_Extract provided_:
******************************

Back in the mid-1970s, before the juggernaut that is Star Wars rolled into town, one movie ruled the world – Jaws. It invented the summer blockbuster and was the highest-grossing movie of all time until Lucas unleashed the force. So what do you do if you are a notorious Italian-American movie producer who is well known for being… ahem… inspired by the works of others? Well, you phone your employee Luciano Vincenzoni in the middle of the night and scream at him down the phone. This is, seriously, how the movie Orca came to be.

Orca

Orca The Killer Whale

Dino de Laurentis had just walked out of a showing of Jaws and had headed directly to the phone booth, called up Vincenzoni and demanded:

“Find a fish tougher and more terrible than the great white!”

Then he hung up. Luckily for Vincenzoni, who was clueless in matters of nature, his brother Adriano was a keen amateur zoologist who directed him towards the orca, otherwise known as the killer whale. When researching his subject, this is where he had a stroke of luck in the form of Arthur Herzog.

Arthur Herzog III was born in 1927 and passed away in 2010. He was an American novelist, non-fiction writer, and journalist, who was dabbling at the time in science-based, nature-centric thrillers. One of his books in this arena had already been made into a movie. You may remember it. The Swarm.

Oh boy! Hardly top pedigree. But wait! You see I have read Herzog’s book and it’s very different to the movie not bad at all. It is far more science-based. It goes into great detail about the killer bees, their invasion of the hives, and their spread. It includes diagrams and schematics. It eschews the movie’s sillier sequences for a detailed description of how such an invasion, spreading across hives across the country, eventually brings America to its knees as others race to find a way to stop it.

Back in 1972, before Jaws and before The Swarm was published, he had an idea about a killer whale based upon that creature’s well-documented intelligence and emotional capabilities. A modern Moby Dick. This subject matter bought him into the sphere of Dino de Laurentis, in search of a story about the sea creature capable of besting Jaws, and the rest is history.

I have read this book. It too is quite different from the movie Orca in a lot of ways, but the movie adaption follows the storyline more closely than The Swarm adaption did. So what do we get?

******************************

_Information provided_:

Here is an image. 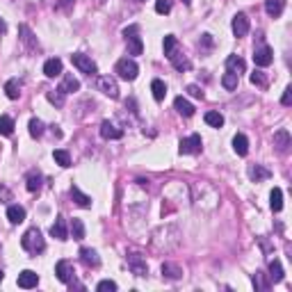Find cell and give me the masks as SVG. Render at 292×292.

******************************

_Written tasks_:
• a. Answer these questions about the text on how the movie Orca came to be, one per line:
(i) Whom did Dino de Laurentis phone after walking out of a showing of Jaws?
(ii) Who pointed Vincenzoni toward the orca?
(iii) In what year was Arthur Herzog III born?
• b. Translate this sentence from the text on how the movie Orca came to be into Spanish: "Luckily for Vincenzoni, who was clueless in matters of nature, his brother Adriano was a keen amateur zoologist who directed him towards the orca, otherwise known as the killer whale."

_Solutions to each task_:
• a.
(i) Luciano Vincenzoni
(ii) His brother Adriano, a keen amateur zoologist
(iii) 1927

• b. Por suerte para Vincenzoni, que no tenía ni idea de temas de naturaleza, su hermano Adriano era un entusiasta zoólogo aficionado que lo orientó hacia la orca, también conocida como ballena asesina.